Regardless of your status as a student, the federal government and whatever school you attend will require you (and your parents) to submit a FAFSA before they can determine how much aid you qualify for. In the world of dwindling financial aid dollars, aid is doled out on a first-come, first-served basis. Moreover, with the ongoing budget battle in Congress and the threat of further sequestration in the offing, getting your application in and a qualification letter back in the next couple months may be a good thing.

I know it’s early in the year, and you may not have all the information you need, such as tax forms, but you can still use close estimates to get the FAFSA submitted and then amend your application once you have filed your 2012 tax returns. With decent estimates, your award level will be unaffected absent any real major changes or life events such as losing your major source of income or a divorce.

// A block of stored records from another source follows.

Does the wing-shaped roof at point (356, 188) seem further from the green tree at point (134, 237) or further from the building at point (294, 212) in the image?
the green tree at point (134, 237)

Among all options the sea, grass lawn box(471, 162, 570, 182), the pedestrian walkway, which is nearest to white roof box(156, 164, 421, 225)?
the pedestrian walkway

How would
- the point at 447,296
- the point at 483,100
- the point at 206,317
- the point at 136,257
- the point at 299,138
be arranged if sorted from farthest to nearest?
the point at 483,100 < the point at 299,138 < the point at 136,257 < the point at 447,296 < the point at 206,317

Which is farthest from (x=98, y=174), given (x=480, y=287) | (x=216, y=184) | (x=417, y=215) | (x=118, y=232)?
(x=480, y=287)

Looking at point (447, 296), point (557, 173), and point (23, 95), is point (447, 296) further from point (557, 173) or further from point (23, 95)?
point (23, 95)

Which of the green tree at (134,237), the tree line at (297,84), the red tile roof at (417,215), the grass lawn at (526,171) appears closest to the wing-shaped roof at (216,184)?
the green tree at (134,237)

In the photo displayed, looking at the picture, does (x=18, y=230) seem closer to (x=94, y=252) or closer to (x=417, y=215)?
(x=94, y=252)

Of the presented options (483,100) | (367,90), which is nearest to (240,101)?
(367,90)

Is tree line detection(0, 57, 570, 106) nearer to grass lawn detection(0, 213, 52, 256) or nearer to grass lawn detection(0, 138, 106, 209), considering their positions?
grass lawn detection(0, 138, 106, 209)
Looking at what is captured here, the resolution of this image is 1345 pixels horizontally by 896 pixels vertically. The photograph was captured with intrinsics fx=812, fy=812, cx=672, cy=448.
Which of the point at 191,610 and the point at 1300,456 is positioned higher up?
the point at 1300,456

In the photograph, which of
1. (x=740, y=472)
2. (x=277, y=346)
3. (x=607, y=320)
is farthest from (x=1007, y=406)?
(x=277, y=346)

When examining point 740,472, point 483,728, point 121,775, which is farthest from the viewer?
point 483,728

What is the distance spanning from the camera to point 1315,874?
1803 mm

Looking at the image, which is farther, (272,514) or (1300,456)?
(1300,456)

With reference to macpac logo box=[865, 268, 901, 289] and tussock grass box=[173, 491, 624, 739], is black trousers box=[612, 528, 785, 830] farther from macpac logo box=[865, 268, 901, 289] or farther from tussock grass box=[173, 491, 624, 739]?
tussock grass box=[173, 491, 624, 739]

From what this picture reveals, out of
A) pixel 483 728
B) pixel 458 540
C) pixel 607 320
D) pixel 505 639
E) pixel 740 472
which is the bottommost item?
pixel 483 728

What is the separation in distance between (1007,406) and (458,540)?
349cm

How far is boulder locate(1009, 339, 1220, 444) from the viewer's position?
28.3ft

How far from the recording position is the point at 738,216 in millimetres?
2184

Getting an early jump can also help your school make decisions for school-based aid programs, such as foundation scholarships. Many scholarship programs have application deadlines in the spring. A school will not be able to determine eligibility for many scholarships, particularly those based on need, until a FAFSA has been submitted for the student. No FAFSA, no scholarship: it’s definitely a “you snooze, you lose situation.”

Starting the Process

If your parents (or you, if you are a parent yourself or what colleges so touchingly refer to as a “nontraditional” student) filled out FAFSAs when they went to college, they probably still have nightmares about those multipage blue and white forms that never seem to end. The bad news is that the FAFSA is no shorter today — in fact, with all the Patriot Act stuff, it may be longer than it was a decade or so ago. More positively, though, it is available online, and you can save it as you go. This means that if you need to take a break to dig up some information or stare out at a bird in a tree, you can do so without losing all your work. To begin the FAFSA, visit www.FAFSA.ed.gov and follow the link on the “Start a New Application” button.

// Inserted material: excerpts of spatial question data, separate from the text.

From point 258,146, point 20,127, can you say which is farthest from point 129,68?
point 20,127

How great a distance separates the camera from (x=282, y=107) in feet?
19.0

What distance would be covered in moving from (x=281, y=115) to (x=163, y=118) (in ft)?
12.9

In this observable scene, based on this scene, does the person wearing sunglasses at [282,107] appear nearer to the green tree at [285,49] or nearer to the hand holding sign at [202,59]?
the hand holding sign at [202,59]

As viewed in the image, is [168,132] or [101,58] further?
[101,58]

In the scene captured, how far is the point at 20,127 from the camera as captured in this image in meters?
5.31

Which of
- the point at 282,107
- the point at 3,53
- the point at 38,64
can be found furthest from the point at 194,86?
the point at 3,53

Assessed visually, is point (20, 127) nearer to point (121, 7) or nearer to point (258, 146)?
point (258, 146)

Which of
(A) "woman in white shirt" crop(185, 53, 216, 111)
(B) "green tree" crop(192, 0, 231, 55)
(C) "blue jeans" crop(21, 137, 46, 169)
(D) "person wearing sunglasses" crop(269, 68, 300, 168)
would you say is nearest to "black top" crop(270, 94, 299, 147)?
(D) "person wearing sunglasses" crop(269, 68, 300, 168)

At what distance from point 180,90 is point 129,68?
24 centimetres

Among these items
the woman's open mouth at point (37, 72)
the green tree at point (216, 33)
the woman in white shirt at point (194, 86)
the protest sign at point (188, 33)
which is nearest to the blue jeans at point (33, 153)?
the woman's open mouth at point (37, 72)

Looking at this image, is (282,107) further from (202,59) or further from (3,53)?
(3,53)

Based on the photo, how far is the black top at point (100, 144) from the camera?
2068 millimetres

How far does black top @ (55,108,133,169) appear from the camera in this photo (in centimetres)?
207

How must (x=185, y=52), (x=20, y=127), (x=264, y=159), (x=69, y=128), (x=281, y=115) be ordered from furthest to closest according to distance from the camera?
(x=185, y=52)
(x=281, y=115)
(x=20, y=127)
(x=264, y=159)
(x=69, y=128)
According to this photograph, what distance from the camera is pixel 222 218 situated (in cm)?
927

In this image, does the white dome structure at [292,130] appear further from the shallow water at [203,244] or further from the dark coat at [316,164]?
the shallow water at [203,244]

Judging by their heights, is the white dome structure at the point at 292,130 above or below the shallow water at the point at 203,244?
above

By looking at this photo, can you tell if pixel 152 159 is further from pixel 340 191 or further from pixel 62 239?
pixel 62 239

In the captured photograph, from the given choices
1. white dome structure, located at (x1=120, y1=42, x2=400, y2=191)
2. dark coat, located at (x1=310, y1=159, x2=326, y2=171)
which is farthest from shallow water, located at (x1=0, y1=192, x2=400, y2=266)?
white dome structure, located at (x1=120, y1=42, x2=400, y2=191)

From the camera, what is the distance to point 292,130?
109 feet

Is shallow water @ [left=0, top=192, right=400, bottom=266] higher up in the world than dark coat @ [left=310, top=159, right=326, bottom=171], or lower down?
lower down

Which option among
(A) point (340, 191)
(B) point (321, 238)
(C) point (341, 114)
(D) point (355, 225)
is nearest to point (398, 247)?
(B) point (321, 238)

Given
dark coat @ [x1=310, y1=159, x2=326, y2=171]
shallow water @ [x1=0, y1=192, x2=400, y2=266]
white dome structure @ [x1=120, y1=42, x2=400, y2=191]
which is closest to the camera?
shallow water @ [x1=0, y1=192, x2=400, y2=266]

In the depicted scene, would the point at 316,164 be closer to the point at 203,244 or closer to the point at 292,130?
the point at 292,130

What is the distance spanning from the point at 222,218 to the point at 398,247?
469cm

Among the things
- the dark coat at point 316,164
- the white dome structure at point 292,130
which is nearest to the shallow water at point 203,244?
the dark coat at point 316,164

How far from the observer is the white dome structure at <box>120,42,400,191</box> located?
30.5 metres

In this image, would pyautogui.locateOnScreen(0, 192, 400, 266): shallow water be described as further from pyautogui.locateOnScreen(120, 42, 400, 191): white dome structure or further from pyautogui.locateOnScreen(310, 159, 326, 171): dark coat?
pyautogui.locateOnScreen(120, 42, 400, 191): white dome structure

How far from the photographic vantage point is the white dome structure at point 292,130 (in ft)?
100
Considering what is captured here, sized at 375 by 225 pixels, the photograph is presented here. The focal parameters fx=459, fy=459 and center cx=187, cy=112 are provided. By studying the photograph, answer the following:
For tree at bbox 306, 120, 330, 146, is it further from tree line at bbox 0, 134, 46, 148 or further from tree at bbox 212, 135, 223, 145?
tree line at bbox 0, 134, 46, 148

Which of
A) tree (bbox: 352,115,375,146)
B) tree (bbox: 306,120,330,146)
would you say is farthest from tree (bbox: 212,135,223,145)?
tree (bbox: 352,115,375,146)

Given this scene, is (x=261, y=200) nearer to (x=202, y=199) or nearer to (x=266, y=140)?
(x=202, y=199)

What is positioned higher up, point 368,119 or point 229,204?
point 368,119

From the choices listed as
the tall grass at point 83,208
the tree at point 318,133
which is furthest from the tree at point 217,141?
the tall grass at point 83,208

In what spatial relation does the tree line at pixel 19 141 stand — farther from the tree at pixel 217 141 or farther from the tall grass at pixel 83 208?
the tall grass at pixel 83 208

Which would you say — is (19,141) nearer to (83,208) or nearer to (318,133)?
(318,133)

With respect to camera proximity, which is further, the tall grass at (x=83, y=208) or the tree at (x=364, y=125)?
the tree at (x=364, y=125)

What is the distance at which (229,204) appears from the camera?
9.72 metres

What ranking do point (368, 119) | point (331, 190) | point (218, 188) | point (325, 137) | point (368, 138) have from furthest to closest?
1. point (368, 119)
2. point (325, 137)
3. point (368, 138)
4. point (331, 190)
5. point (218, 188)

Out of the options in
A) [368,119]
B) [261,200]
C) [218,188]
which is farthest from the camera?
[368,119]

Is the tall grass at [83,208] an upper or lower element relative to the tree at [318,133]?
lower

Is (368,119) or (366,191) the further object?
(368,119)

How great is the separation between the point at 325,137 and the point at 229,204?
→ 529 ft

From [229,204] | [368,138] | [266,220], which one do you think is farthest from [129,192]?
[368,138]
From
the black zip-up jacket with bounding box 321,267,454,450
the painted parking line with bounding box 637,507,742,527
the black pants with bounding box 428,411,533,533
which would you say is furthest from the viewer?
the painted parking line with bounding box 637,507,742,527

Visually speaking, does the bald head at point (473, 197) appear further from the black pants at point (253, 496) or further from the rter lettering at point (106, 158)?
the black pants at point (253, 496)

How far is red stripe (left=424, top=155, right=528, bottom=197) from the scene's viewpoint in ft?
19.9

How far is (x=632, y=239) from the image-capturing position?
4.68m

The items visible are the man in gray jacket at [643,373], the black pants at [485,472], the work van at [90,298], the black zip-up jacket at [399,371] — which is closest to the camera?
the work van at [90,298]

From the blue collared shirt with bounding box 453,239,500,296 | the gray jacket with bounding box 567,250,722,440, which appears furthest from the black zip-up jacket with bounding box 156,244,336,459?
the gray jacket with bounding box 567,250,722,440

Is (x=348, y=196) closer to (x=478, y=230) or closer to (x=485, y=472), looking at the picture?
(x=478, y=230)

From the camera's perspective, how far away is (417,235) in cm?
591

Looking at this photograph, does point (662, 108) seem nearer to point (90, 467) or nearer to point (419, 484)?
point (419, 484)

If this is your first experience with the FAFSA, pay attention to the questions being asked and the information required. The information gathered from the FAFSA will be used to calculate the Expected Family Contribution (EFC) to your education. This figure is the foundation of what colleges use to decide how much they think you should pay out of pocket and how much aid you should be offered. The assets that are asked about on the FAFSA are given different weights in calculating the EFC. For example, checking and savings accounts or custodial accounts in the name of the student will be counted much more heavily “against” the EFC (i.e. you will be expected to pay more from such accounts) than if the same assets were held in the name of a parent or grandparent.

Tax year 2012 is in the books and there is not much you can do about your income or assets for the past year. However, you can use your experience with this year’s FAFSA as a learning opportunity. Take note of what you listed and disclosed and do some research on this and other sites (like FinAid) about how your assets and their characterization can serve to increase or decrease financial aid eligibility. Talk to your financial planner (but not necessarily anyone who charges to dole out financial aid-specific advice, as such advice is typically redundant to typical financial planning and represents an additional set of funds that won’t be used to pay for college) before you do anything to liquidate or recharacterize your assets, as sometimes the tax hit or costs involved are not worth the potential increase in aid eligibility.

Regardless of your current financial situation, if you think you will need financial aid for the 2013-2014 academic year, fill out your FAFSA now.